In some situations (mostly in light winds when the wing does not come up fast), it requires the pilot to continue moving backwards for a couple of steps prior to the turn. A common issue in light winds is that pilots stop as they check the wing. They then turn forward, and in a light wind, the wing normally pitches forward as a result of the motion of the pilot stopping, and often the wing gets in front and collapses. This is where backing up helps the wing stabilize during the turn transition.
If the wing has been checked and is slightly back behind the pilot. It is better to release the check (brakes or C or D riser) while still facing the wing and back up but not turn until the wing is either back over head or has been checked again (if it surged upon the release).
While turning from reverse to forward, keep your attention on the wing. Even if the wing surges during the turn, you can feel it from the risers and brakes. If during the turn, something goes wrong and your control diminishes, you can still abort! The abort begins to get much trickier once you become airborne or are running fast, so at this point the stability should continue to be solid.
Launching and torpedo:
Pitch control needs to continue during the run. In light and steady winds, you can have your hands at or near trim to allow the glider to have more speed and achieve the best L/D speed that will get the wing away from the ground.
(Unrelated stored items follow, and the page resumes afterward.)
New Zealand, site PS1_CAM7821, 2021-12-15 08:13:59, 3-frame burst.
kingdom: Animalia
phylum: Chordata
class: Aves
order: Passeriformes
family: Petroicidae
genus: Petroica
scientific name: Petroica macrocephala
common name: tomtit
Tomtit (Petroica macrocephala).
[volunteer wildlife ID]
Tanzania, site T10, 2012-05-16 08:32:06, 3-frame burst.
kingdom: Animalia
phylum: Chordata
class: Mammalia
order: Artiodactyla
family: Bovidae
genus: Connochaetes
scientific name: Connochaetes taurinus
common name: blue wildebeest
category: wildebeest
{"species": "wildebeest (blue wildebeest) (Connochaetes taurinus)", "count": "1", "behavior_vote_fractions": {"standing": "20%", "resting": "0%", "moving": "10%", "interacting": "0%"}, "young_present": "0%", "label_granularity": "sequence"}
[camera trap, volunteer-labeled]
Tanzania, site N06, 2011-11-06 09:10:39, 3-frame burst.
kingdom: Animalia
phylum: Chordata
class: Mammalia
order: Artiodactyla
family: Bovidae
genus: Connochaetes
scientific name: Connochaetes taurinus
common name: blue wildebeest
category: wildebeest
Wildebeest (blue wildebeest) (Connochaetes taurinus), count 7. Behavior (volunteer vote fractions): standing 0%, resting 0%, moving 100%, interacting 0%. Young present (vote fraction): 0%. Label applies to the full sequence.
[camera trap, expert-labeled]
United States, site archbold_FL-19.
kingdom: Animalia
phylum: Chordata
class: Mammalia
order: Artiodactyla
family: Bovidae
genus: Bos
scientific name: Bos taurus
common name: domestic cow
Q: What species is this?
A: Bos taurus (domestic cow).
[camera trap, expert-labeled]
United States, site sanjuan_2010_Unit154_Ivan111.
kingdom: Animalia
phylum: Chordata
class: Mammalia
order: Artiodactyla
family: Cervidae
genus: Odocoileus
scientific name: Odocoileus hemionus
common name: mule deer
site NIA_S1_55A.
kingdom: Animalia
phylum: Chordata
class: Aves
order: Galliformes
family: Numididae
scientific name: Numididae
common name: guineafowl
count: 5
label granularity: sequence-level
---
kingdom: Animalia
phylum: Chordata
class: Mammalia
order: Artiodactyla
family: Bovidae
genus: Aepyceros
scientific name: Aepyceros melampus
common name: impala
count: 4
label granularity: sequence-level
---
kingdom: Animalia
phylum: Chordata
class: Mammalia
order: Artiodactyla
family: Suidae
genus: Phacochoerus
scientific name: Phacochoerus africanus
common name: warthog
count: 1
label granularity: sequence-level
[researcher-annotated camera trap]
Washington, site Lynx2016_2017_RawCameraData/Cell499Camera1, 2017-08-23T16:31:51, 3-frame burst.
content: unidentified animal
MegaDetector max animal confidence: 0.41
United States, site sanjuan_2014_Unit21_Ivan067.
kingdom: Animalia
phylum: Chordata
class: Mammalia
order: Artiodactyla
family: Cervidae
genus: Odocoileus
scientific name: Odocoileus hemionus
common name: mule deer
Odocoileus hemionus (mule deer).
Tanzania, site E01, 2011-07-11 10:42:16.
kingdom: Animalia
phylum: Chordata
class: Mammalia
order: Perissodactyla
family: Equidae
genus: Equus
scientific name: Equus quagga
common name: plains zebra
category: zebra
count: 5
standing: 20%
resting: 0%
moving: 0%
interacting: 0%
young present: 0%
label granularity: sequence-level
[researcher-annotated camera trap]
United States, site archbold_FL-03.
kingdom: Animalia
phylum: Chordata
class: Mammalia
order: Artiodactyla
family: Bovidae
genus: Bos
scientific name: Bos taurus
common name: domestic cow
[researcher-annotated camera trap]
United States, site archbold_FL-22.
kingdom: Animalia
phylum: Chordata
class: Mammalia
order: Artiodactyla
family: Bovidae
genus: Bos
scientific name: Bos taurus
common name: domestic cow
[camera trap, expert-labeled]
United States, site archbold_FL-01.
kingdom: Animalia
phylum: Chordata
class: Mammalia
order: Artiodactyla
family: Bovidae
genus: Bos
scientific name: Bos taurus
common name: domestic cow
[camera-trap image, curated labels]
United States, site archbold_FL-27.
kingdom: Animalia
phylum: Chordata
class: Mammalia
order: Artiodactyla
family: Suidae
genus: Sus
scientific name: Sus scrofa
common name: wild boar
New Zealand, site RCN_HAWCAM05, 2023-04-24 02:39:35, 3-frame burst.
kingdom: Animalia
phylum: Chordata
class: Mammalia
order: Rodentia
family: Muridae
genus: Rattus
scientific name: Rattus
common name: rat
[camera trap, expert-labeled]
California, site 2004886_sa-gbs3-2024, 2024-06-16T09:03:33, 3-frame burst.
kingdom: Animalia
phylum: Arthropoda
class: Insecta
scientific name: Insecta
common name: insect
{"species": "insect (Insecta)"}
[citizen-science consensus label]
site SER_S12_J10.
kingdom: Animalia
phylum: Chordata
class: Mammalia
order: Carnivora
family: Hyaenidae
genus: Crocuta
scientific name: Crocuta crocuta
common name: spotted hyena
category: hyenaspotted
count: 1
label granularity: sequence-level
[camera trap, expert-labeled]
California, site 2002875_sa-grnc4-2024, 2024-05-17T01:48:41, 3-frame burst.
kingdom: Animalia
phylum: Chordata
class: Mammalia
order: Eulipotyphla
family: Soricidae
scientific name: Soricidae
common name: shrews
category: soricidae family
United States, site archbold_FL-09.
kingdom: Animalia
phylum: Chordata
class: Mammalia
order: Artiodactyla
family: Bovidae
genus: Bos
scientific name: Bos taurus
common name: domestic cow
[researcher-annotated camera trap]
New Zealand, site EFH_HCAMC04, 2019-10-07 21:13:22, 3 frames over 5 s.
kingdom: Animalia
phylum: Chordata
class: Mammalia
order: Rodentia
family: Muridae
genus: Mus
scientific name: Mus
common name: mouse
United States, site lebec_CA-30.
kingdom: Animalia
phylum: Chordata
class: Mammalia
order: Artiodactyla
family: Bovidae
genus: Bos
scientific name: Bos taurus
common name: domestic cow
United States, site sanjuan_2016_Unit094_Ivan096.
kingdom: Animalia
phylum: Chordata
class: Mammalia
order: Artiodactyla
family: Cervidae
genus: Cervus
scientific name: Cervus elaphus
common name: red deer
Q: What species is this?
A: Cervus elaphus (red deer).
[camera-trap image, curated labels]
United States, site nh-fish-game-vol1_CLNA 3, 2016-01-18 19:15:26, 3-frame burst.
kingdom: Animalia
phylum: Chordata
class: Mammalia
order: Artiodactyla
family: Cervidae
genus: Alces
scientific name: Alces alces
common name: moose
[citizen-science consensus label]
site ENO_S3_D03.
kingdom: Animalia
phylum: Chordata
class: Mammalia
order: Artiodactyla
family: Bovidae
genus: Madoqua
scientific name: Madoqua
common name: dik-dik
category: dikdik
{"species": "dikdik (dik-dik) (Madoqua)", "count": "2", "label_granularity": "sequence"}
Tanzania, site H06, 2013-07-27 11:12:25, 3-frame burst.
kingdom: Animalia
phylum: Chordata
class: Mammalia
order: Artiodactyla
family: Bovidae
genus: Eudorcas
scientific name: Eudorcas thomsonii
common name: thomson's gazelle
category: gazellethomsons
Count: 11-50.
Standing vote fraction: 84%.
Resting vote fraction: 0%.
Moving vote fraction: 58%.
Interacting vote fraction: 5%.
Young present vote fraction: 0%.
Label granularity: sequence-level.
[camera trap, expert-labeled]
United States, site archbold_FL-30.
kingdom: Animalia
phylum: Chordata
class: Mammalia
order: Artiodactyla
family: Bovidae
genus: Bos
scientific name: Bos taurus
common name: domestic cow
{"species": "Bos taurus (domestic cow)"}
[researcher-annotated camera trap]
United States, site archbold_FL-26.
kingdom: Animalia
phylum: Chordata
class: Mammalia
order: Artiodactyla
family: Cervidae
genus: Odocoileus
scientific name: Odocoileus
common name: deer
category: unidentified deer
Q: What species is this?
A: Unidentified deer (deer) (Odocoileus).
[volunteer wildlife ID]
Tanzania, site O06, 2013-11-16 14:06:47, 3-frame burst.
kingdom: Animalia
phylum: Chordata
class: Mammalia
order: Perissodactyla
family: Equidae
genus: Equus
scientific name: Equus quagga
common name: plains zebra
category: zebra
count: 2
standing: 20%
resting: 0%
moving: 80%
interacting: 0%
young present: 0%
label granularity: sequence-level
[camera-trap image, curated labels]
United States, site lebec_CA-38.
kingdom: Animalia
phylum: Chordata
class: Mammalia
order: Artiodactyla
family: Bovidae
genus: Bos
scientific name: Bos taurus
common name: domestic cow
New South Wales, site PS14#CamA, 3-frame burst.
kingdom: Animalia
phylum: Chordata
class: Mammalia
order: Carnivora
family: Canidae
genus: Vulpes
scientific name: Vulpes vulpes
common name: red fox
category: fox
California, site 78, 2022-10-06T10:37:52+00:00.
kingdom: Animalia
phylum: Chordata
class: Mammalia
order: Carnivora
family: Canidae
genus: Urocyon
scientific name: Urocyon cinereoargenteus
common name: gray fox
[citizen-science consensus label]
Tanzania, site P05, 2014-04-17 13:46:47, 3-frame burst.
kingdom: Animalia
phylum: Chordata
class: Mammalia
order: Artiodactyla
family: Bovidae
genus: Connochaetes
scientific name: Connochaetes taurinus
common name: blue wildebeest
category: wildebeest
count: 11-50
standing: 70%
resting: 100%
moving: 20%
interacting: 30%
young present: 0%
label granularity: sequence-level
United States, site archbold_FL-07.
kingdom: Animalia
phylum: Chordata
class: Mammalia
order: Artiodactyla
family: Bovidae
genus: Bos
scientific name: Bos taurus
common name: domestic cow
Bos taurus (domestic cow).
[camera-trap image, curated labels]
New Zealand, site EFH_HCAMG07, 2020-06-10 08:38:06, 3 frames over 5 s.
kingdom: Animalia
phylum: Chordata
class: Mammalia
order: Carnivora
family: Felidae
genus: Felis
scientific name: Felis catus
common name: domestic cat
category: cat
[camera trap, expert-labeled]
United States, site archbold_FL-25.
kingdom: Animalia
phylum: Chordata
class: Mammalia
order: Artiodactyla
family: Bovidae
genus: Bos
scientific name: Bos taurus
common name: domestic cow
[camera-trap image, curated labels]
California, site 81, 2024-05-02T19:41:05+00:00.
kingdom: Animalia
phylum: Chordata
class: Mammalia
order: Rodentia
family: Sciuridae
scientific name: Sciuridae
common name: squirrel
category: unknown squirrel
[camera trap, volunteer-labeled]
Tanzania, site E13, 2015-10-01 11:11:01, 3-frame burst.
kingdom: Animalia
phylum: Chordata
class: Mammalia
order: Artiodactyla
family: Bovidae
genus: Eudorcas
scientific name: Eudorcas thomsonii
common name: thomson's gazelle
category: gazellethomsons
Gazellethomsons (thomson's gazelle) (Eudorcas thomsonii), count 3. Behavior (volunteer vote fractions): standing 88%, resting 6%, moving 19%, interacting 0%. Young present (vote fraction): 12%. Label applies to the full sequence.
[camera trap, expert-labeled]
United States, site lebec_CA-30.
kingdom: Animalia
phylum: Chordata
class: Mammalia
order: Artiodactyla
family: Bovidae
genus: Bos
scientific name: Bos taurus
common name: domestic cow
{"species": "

Keeping some brakes on during the run will help stabilize the wing on steeper launches or when there is more active air. Keep in mind that brakes pulled to around shoulder height help make the wing more resistant to collapse.
If you have the brakes pulled a bit more during the start of the run, avoid letting the brakes up quickly. This can cause the wing to surge in front of you. Instead, if you want to get closer to Best L/D (i.e., trim speed), make sure you let the brakes up smoothly as you accelerate.
The torpedo position helps with much of the above. In a good torpedo, the hands are free to keep a light touch that allows more feel for what the brakes are doing. It is hard to hold the brakes up near the pulleys when the pilot is upright and not in the “bent at the hips” position that is key to the torpedo launch.
The launch is not finished until the pilot is well away from the ground. Make sure this has been achieved before trying to get seated fully in your harness. The glider can be flown while the pilot remains in a torpedo or in an upright, running position, but the attention should be on the feel of the brakes and awareness of the glider’s pitching movements. Whatever technique you use, keep your legs down and at the ready to run should the glider come back down after leaving the ground.
Keep an abort at the ready and the pitching steady in your launches and you will be the one in control of your safety.